Le requérant devra démontrer que de telles irrégularités aient pu altérer la sincérité du scrutin au niveau national, hypothèse théorique, car cela supposerait également un écart très faible de voix entre les candidats. En effet le juge électoral met en regard la gravité, l’ampleur et les répercussions potentielles des irrégularités avec l’écart des voix.

À la différence d'un contentieux électoral classique pour les autres élections, le contentieux électoral du scrutin présidentiel a un régime spécifique: il se fait au cours de l’élection (après le 1er tour dans les 48 h qui suivent) ou en même temps que la proclamation des résultats (pour le 2ème tour dans les 10 jours maximum), car le Conseil constitutionnel "examine et tranche définitivement toutes les réclamations" avant de proclamer les résultats (art. 50 de l'ordonnance n° 58-1067).

La Constitution garantit ainsi la stabilité des institutions puisque le candidat proclamé président de la République par le Conseil constitutionnel ne pourra pas voir ensuite son élection remise en cause.
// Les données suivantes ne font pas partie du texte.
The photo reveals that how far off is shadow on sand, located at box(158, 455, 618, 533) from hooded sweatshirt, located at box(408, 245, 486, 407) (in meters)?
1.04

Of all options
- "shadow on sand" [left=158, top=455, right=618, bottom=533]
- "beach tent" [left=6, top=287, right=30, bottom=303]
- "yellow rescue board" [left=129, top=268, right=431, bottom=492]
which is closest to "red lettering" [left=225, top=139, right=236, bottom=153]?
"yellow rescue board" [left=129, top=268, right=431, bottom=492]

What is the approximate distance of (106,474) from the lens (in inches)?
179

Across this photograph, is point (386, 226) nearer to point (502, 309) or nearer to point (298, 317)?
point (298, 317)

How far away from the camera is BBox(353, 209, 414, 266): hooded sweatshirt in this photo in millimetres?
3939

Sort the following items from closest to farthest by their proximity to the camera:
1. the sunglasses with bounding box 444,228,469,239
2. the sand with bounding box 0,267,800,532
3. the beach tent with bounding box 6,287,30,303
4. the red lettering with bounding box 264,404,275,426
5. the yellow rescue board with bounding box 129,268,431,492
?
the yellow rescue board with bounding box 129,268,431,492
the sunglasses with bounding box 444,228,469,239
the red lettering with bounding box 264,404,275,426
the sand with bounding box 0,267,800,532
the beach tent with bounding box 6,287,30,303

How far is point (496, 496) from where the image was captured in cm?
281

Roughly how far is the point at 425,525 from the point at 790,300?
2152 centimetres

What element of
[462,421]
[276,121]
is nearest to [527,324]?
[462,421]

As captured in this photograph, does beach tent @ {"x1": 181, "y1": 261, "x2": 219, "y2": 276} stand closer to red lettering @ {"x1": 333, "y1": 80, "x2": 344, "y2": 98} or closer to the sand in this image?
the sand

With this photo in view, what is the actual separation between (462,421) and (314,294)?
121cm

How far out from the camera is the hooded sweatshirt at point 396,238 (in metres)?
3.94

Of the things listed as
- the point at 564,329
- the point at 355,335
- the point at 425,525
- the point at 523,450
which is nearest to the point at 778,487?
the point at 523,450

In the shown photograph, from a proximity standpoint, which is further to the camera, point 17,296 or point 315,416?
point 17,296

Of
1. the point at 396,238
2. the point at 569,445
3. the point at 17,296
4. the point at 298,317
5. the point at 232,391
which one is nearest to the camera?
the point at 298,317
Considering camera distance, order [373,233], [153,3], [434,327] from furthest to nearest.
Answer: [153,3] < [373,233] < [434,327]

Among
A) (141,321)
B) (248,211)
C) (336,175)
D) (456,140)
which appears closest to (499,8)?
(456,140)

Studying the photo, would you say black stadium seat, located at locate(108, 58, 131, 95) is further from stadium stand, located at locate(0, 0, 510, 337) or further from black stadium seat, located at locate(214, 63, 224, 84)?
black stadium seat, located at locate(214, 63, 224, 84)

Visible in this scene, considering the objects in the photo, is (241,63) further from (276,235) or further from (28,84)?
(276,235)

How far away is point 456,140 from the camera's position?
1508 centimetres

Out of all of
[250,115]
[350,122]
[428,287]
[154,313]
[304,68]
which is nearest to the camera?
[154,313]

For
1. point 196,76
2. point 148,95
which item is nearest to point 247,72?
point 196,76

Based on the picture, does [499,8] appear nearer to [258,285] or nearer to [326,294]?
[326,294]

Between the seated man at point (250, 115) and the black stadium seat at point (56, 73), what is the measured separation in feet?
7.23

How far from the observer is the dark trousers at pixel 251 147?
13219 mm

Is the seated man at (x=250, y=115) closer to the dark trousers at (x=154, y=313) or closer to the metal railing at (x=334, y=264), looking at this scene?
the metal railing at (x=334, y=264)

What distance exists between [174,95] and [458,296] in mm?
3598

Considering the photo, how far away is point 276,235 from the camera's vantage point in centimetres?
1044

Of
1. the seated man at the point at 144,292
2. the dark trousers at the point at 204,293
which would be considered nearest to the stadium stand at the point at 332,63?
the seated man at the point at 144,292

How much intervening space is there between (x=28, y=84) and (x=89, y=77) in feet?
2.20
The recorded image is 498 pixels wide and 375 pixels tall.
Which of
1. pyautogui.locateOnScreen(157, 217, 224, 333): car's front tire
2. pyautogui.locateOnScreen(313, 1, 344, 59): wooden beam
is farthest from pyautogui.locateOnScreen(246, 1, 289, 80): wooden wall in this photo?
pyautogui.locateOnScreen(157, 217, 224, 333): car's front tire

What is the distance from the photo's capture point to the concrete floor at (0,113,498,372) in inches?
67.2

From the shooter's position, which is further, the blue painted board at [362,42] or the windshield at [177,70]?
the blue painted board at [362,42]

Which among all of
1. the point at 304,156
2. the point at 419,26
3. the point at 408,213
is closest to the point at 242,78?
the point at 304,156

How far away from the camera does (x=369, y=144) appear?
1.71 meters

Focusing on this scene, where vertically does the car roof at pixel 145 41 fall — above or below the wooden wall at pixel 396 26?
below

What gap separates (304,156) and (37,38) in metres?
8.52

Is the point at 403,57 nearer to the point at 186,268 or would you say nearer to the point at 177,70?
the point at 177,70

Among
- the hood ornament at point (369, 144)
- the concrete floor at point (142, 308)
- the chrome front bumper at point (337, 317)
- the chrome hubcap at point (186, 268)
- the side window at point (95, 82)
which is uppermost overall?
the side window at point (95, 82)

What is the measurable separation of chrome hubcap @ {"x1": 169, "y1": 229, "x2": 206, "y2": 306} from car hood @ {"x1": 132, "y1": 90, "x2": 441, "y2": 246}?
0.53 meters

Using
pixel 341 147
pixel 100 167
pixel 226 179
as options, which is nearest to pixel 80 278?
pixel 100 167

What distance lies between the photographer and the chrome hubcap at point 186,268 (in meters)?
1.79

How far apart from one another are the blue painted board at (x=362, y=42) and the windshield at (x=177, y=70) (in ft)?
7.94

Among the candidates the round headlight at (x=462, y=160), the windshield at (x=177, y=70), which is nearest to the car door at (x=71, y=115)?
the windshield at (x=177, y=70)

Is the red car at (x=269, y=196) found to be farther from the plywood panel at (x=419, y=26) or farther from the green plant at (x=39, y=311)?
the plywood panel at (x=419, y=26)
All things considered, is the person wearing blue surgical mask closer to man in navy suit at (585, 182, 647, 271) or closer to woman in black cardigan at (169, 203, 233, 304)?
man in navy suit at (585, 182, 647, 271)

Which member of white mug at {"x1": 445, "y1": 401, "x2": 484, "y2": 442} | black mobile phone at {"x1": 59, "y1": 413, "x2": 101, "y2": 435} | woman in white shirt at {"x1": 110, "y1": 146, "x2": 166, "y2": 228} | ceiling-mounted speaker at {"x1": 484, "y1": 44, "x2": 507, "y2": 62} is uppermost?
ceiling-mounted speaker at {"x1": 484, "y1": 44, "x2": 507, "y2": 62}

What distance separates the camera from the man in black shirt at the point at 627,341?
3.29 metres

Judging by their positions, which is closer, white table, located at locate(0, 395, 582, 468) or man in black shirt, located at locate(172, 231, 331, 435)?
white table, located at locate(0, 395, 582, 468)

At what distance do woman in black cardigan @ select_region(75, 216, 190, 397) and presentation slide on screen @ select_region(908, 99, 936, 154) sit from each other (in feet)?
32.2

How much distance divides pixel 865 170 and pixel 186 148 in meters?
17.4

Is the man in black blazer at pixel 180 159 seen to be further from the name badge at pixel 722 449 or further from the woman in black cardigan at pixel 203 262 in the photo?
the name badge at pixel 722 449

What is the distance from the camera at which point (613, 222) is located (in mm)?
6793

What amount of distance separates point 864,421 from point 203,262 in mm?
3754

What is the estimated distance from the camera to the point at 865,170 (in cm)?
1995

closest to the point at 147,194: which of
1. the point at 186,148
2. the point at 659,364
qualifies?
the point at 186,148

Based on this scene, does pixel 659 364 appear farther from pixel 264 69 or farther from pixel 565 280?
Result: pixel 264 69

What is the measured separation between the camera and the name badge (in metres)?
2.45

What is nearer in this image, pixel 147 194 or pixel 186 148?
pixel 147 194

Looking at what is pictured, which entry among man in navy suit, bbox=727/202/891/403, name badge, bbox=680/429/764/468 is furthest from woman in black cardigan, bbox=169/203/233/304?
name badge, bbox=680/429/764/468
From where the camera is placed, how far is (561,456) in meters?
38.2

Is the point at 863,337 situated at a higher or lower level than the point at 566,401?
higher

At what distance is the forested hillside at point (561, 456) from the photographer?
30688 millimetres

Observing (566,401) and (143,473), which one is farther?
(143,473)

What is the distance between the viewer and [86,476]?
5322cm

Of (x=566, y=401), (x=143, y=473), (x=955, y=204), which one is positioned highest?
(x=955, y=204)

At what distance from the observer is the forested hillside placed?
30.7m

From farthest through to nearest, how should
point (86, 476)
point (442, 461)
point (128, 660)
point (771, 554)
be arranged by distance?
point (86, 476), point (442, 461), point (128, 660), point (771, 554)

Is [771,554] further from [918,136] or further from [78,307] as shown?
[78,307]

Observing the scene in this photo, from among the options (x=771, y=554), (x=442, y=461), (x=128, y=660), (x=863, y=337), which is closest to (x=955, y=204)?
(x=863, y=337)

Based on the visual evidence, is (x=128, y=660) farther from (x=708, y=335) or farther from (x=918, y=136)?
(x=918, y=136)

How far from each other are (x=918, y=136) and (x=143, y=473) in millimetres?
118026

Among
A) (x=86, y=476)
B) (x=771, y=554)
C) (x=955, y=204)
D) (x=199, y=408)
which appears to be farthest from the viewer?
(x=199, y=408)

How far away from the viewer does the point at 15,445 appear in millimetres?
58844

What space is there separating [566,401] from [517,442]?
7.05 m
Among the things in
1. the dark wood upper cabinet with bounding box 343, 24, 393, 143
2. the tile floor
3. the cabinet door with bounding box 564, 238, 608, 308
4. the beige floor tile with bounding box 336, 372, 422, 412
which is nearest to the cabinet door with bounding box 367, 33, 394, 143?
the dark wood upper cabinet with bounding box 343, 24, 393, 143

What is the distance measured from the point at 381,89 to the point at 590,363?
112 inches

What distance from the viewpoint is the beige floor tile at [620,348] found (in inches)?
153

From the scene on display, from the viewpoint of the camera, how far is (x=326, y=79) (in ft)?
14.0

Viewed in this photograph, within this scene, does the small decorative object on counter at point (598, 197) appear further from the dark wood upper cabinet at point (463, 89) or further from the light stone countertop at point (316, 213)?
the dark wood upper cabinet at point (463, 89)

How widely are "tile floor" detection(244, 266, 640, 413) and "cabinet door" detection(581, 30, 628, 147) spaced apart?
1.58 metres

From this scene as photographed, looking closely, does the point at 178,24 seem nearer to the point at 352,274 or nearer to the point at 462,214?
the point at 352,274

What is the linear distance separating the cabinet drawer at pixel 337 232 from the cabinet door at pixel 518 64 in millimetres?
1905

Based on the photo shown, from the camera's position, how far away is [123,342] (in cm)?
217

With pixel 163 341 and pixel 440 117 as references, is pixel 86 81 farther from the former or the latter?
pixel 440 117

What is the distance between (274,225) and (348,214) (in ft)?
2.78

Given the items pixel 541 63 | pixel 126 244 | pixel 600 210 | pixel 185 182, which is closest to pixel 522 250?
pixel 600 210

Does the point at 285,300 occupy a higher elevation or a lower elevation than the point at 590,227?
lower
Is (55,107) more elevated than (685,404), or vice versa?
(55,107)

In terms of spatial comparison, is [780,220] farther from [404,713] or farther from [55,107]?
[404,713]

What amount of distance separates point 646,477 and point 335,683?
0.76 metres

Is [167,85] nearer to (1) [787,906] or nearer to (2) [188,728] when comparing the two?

La procédure contentieuse est prévue par le décret n°2001-213 du 8 mars 2001 qui précise en son article 30 les modalités de saisine du Conseil constitutionnel.

Il distingue trois catégories de personnes: en premier lieu, les électeurs mais de manière très limitée, car ils ne peuvent pas saisir le Conseil constitutionnel directement. Mais ils peuvent faire des réclamations qui sont portées le jour de l’élection sur les procès-verbaux des bureaux de vote.

En deuxième lieu, le préfet dispose, dans un délai de quarante-huit heures suivant la clôture du scrutin, de la possibilité de déférer directement au Conseil constitutionnel les opérations électorales dans son département.

En troisième lieu, tout candidat peut également, dans le même délai de quarante-huit heures, déférer directement au Conseil constitutionnel l'ensemble des opérations électorales. C’est cette voie qu’aurait pu choisir François Fillon à l’issue du premier tour.

Le Conseil disposait alors d'un délai très court pour examiner les réclamations du premier tour car il devait statuer au plus tard le mercredi suivant. De fait il a prononcé les résultats officiels dès le 26 avril mettant un terme à toute contestation de ceux-ci.

Pour le deuxième tour, le délai est théoriquement plus long: en effet, "le Conseil constitutionnel proclame les résultats de l'ensemble de l'élection dans les dix jours qui suivent le scrutin où la majorité absolue des suffrages exprimés a été atteinte par un des candidat". Cependant, le Conseil constitutionnel n'utilise pas ce délai puisqu’en 2002 les résultats avaient été proclamés dès le mercredi (décision n° 2002-111 PDR du 8 mai 2002). Le mandat du président François Hollande se terminant au plus tard le dimanche 14 mai à minuit, soit 7 jours après le second tour, le conseil doit nécessairement proclamer les résultats officiels avant cette date.

La plainte de François Fillon contre Le Canard enchaîné, donnera lieu à une enquête préliminaire, forcément plus longue que le délai de recours de 48 heures, ou de 10 jours. Quelle que soit l’issue de cette plainte pour propagation de "fausses nouvelles" ou de "bruits calomnieux", et d’une éventuelle décision de justice, celle-ci arrivera bien après les délais de recours et la prise de fonction du nouveau président de la République, que rien ne pourra remettre en cause a posteriori.

Dès lors même s’il était avéré que des manœuvres aient pu altérer peu ou prou la sincérité du scrutin de l’élection présidentielle de 2017, nous ne serions déjà plus sur le terrain juridique de la contestation électorale, mais de nouveau sur le terrain politique.